The ITP includes forecasts of energy use and peak load, projections of needed capacity and operating reserves, information about available generation and transmission resources, and descriptions of needed transmission solutions. Consideration of transmission projects to facilitate renewables integration typically is addressed in the 20-year ITP, although projects and resources may also be assessed through shorter planning horizons through other study processes.
More information on the SPP planning process can be found here.
SPP is a non-profit private corporation with headquarters in Little Rock, Arkansas. By the design of the Membership Agreement, SPP’s members have significant influence in SPP decision-making. Its members include investor-owned utilities, municipal systems, generation and transmission cooperatives, state agencies, independent power producers, power marketers, independent transmission companies, federal agency, and large retail customers. Also, the states in SPP’s footprint engage with SPP through SPP’s Regional State Committee (RSC).

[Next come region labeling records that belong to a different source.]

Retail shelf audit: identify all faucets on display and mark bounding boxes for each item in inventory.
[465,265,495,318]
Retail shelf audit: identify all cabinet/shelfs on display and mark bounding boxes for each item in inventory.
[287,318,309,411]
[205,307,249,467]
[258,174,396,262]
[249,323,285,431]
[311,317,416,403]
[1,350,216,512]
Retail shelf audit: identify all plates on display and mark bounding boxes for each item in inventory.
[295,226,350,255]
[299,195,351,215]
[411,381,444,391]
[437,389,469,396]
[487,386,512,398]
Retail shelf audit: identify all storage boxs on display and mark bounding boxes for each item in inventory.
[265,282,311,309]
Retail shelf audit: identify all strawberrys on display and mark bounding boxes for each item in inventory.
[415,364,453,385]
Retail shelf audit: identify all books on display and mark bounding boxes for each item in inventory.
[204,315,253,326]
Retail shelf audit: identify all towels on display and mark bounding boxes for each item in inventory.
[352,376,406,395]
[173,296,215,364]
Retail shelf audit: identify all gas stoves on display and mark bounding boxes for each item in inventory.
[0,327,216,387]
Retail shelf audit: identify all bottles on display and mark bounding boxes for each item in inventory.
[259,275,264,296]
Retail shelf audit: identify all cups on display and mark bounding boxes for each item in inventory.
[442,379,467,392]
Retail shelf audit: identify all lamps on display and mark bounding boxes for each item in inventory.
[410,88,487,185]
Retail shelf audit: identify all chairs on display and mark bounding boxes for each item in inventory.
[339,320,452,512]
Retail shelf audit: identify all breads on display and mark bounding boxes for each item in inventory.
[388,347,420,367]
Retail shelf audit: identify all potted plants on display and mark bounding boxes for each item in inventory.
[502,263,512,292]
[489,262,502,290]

Notably, due to SPP’s high membership fees, none of its members are consumer, environmental, or other public interest entities.
The SPP organizational chart illustrates its governance and stakeholder structure. Among the key governance groups at SPP are:
Markets and Operations Policy Committee (MOPC) – Responsible for developing and recommending policies and procedures related to the technical operations. The scope of MOPC’s responsibilities is broad, covering system design, planning, resource adequacy, tariff, interconnections, operations, reliability, market design, oversight of standards development, and other responsibilities. All of the activities of the committees listed below are under the oversight of this principal committee. The MOPC reports directly to the Board of Directors.
Corporate Governance Committee of the Board of Directors – Responsible for the overall governance structure, including nominations, for SPP. The Committee recommends appointments to the Board of Directors for Organizational Group representatives and leadership except the Markets and Operations Planning Committee and Members Committee.
Economic Studies Work Group – Reviews and advises on metrics and practices used in the economic studies process, developing recommendations for the improvement of SPP’s economic studies. The ESWG examines the parameters, methodology, inputs, and metrics used in these studies, reviewing the annual data updating process, and ensuring consistency throughout the organization. As needs are identified for guiding principles for economic studies, the ESWG is responsible for their development.
Market Working Group – Responsible for developing and coordinating changes to SPP’s energy markets, congestion management, and market monitoring operations.
Seams Steering Committee – Responsible for providing direction to SPP staff regarding staff’s negotiation, development, implementation, and maintenance of SPP’s seams agreements, joint operating agreements, or similar agreements with SPP customers or transmission providers.
Supply Adequacy Group (SAWG) – Responsible for development and implementation of policies and processes to ensure reliable supply of capacity necessary to meet demand and supply adequacy requirements/methodologies in SPP. In addition, the SAWG is responsible for ensuring that these processes and policies meet the compliance obligations of NERC Reliability Standards.
Transmission Working Group – Responsible for planning criteria for evaluating transmission additions, making recommendations on these to the Markets and Operations Policy Committee. The Working Group works with individual transmission owners about oversight of coordination efforts and contingency evaluations.